▶ _The problem_:
Take the line containing "New Zealand, site MAS_31." and all lines after it to the end of the records, and output them exactly.

▶ _Data for processing_:
------------------------------------------------
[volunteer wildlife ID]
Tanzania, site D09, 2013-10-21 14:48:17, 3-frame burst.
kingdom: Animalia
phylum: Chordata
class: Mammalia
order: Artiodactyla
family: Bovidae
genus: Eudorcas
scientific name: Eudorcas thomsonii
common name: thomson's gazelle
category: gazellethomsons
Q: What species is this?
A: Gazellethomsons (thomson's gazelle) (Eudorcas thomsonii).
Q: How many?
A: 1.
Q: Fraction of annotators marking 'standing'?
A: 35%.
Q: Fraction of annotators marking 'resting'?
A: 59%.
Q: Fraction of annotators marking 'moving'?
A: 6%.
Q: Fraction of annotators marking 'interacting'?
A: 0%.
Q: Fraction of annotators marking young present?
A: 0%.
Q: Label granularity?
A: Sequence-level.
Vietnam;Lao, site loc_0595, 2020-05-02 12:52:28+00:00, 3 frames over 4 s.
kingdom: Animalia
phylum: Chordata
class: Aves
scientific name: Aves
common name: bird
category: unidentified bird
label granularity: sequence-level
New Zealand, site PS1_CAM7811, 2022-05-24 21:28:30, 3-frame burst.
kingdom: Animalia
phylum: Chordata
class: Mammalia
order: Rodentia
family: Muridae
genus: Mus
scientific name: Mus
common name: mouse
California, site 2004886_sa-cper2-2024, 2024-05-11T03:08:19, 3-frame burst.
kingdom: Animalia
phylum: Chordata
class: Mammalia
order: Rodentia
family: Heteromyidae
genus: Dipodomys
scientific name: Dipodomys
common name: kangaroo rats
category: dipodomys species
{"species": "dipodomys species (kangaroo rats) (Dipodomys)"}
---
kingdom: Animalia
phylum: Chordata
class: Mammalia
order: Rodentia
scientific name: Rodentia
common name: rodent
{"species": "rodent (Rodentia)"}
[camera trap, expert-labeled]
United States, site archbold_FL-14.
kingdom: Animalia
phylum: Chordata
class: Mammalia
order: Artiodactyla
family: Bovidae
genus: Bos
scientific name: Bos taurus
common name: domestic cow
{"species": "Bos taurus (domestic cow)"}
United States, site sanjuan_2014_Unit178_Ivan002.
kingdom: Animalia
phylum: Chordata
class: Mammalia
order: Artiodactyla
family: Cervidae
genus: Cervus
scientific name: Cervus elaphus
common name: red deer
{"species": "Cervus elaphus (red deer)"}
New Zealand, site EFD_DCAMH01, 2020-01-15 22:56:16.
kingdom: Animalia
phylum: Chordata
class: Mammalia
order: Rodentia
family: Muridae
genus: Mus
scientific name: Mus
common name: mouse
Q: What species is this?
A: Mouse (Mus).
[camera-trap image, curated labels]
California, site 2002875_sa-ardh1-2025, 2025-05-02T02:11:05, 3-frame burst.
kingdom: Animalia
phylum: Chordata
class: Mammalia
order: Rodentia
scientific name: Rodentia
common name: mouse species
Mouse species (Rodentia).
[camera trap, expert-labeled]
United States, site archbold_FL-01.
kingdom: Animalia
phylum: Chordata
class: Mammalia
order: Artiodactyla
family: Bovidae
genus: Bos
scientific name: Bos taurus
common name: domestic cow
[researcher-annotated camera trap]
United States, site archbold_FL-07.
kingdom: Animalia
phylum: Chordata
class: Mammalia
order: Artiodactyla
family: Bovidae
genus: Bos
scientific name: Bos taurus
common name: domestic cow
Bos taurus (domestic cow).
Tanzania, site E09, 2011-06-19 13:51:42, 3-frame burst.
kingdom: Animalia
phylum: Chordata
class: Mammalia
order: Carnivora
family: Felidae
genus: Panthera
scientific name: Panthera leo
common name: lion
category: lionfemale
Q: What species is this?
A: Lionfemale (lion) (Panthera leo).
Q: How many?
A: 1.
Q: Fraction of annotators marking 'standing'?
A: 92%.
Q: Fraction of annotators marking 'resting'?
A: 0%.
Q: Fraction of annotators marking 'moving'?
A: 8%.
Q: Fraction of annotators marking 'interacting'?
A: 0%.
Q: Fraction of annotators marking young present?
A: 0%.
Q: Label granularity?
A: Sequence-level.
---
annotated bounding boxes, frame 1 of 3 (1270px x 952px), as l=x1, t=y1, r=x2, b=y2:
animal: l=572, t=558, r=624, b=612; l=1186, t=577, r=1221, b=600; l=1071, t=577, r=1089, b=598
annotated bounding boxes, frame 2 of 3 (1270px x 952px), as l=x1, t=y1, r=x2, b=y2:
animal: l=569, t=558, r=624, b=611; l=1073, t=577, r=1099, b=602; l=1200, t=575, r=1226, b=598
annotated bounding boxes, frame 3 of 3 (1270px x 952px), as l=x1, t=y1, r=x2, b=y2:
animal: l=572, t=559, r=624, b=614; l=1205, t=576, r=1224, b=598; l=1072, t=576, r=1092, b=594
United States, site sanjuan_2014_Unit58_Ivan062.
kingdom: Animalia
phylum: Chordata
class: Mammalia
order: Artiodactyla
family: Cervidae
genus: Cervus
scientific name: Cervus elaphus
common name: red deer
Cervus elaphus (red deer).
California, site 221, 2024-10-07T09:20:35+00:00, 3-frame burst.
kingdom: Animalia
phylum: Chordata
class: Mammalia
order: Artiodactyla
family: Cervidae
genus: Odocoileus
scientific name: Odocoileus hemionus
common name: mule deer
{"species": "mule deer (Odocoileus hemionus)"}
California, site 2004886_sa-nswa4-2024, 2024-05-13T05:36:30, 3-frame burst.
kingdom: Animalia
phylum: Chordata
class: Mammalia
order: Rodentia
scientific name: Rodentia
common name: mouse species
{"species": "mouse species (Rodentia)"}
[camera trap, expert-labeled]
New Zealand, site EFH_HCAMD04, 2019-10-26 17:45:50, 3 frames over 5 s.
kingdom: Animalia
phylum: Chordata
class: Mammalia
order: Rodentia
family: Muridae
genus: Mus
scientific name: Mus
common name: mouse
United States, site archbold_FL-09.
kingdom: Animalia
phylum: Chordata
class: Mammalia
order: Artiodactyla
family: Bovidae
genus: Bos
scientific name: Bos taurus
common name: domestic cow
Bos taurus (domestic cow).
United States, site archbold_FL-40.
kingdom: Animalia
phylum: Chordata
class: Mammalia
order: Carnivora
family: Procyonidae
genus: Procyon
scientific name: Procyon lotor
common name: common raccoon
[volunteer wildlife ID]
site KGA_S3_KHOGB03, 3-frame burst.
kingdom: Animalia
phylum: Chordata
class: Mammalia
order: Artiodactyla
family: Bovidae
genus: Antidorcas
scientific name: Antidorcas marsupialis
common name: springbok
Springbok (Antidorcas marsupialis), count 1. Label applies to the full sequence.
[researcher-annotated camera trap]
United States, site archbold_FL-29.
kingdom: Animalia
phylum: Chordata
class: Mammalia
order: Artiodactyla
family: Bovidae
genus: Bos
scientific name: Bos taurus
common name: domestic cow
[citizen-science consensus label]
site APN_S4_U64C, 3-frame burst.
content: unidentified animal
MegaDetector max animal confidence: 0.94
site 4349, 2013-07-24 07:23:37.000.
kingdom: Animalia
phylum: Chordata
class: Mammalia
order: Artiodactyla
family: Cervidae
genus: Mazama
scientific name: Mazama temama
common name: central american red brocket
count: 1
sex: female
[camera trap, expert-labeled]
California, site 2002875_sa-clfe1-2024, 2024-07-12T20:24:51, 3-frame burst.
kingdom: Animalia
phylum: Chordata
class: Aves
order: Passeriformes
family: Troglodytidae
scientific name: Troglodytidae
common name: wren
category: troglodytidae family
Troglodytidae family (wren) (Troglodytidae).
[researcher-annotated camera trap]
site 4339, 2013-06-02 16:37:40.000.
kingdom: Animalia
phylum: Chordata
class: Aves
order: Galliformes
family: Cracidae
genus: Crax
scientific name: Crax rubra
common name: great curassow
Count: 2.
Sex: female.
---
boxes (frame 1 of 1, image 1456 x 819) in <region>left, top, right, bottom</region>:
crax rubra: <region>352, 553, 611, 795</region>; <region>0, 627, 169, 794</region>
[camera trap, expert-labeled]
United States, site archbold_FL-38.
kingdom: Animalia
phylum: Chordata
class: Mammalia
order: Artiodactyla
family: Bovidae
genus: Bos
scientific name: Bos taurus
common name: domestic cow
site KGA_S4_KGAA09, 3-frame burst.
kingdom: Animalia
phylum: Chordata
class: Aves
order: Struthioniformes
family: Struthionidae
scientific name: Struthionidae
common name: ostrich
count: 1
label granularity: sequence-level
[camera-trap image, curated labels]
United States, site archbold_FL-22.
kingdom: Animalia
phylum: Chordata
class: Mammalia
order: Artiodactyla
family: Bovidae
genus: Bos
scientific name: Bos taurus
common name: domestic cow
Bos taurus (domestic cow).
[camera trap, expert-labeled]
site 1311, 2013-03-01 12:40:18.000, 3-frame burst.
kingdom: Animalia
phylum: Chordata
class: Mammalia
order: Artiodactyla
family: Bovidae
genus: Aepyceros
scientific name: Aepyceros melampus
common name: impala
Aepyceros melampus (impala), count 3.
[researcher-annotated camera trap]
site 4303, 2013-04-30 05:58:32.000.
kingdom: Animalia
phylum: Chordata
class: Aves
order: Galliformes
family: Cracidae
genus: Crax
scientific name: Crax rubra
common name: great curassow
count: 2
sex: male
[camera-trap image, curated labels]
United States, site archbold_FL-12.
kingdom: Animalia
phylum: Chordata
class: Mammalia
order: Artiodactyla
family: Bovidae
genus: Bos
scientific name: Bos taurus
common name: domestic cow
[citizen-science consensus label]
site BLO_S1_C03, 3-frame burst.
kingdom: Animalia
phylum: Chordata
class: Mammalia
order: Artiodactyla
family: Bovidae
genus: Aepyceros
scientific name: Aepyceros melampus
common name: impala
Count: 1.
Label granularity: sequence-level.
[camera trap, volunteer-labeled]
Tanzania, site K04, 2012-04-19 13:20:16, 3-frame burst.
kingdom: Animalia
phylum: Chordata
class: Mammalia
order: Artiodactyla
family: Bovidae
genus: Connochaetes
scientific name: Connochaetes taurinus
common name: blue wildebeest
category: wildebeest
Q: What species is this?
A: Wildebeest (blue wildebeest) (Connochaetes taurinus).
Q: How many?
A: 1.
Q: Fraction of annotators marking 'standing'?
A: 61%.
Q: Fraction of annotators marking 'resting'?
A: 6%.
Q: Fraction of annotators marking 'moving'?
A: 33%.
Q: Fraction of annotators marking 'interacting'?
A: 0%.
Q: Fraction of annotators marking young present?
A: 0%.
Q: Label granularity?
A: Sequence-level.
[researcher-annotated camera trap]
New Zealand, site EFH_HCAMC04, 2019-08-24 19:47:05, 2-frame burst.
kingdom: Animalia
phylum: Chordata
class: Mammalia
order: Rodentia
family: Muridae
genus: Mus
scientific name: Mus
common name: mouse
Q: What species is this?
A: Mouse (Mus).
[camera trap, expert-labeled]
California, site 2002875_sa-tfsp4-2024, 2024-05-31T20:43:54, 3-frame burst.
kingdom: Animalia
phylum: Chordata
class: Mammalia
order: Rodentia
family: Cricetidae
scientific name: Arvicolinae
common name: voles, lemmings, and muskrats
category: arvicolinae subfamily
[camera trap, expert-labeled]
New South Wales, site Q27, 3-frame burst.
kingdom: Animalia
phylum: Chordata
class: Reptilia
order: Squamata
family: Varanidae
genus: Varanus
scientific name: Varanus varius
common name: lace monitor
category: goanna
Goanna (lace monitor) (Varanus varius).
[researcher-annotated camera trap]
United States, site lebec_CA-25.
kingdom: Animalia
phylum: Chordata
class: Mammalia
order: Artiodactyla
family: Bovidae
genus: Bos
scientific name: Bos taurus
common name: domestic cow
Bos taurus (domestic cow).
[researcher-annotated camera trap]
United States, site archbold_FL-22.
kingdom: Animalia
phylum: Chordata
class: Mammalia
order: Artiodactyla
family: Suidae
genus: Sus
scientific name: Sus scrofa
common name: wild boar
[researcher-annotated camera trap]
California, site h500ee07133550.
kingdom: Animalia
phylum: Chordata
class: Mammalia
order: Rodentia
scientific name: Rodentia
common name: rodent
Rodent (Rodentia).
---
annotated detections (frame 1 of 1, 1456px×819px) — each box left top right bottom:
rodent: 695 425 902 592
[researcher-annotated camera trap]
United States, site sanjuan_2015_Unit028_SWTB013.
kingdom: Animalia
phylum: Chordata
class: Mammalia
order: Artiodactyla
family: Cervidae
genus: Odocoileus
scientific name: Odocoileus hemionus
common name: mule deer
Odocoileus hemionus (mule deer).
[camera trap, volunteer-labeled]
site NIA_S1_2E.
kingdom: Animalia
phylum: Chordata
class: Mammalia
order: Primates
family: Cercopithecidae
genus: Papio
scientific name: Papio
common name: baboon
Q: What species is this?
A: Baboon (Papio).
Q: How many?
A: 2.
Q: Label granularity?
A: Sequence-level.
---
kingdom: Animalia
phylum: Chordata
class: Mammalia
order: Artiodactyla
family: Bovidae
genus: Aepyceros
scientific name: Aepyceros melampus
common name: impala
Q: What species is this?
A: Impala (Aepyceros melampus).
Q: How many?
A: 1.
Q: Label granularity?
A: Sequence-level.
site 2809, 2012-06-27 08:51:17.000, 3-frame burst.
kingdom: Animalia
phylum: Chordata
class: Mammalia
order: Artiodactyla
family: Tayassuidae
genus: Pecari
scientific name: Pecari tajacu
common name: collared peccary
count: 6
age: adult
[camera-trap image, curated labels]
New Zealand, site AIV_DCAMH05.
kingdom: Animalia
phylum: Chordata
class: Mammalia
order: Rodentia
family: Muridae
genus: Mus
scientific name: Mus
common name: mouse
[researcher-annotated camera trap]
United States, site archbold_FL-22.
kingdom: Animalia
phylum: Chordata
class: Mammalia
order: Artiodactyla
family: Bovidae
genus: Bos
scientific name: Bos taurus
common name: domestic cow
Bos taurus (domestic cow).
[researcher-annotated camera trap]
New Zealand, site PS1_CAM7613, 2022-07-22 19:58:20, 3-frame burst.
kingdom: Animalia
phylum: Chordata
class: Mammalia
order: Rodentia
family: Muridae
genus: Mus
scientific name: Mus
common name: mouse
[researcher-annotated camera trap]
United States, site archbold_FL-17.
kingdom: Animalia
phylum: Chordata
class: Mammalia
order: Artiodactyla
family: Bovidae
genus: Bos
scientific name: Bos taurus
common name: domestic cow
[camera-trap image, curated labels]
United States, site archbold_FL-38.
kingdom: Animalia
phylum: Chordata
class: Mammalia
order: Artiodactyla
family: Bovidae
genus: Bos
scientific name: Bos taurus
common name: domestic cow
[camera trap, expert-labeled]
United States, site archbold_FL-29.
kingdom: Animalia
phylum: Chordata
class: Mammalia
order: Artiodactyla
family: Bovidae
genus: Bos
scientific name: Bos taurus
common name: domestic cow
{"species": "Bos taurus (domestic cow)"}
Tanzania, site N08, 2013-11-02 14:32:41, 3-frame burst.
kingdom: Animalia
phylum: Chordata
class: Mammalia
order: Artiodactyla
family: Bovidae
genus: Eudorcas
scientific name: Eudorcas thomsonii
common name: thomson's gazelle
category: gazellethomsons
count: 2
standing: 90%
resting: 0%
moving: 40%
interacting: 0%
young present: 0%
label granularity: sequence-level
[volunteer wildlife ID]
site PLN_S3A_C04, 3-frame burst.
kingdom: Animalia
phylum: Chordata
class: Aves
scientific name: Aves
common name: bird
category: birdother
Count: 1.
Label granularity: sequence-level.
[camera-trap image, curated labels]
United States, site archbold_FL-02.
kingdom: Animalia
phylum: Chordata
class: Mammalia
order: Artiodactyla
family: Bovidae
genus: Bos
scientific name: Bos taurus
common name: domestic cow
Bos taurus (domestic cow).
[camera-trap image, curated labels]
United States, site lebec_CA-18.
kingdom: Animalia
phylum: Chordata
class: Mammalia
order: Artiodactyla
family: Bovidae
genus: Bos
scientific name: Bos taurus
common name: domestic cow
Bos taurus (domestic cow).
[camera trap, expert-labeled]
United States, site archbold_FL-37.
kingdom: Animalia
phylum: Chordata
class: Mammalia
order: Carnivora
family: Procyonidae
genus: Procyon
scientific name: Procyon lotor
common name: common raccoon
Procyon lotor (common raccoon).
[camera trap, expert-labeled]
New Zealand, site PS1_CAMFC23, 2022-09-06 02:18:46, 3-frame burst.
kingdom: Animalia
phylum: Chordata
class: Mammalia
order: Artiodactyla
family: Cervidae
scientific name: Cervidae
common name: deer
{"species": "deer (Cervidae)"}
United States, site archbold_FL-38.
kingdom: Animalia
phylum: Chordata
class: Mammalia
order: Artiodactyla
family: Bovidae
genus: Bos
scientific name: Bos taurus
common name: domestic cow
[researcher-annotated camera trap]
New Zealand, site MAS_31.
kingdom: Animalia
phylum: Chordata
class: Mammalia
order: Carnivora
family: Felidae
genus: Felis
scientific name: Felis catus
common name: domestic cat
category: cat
------------------------------------------------
▶ _Task answer_:
New Zealand, site MAS_31.
kingdom: Animalia
phylum: Chordata
class: Mammalia
order: Carnivora
family: Felidae
genus: Felis
scientific name: Felis catus
common name: domestic cat
category: cat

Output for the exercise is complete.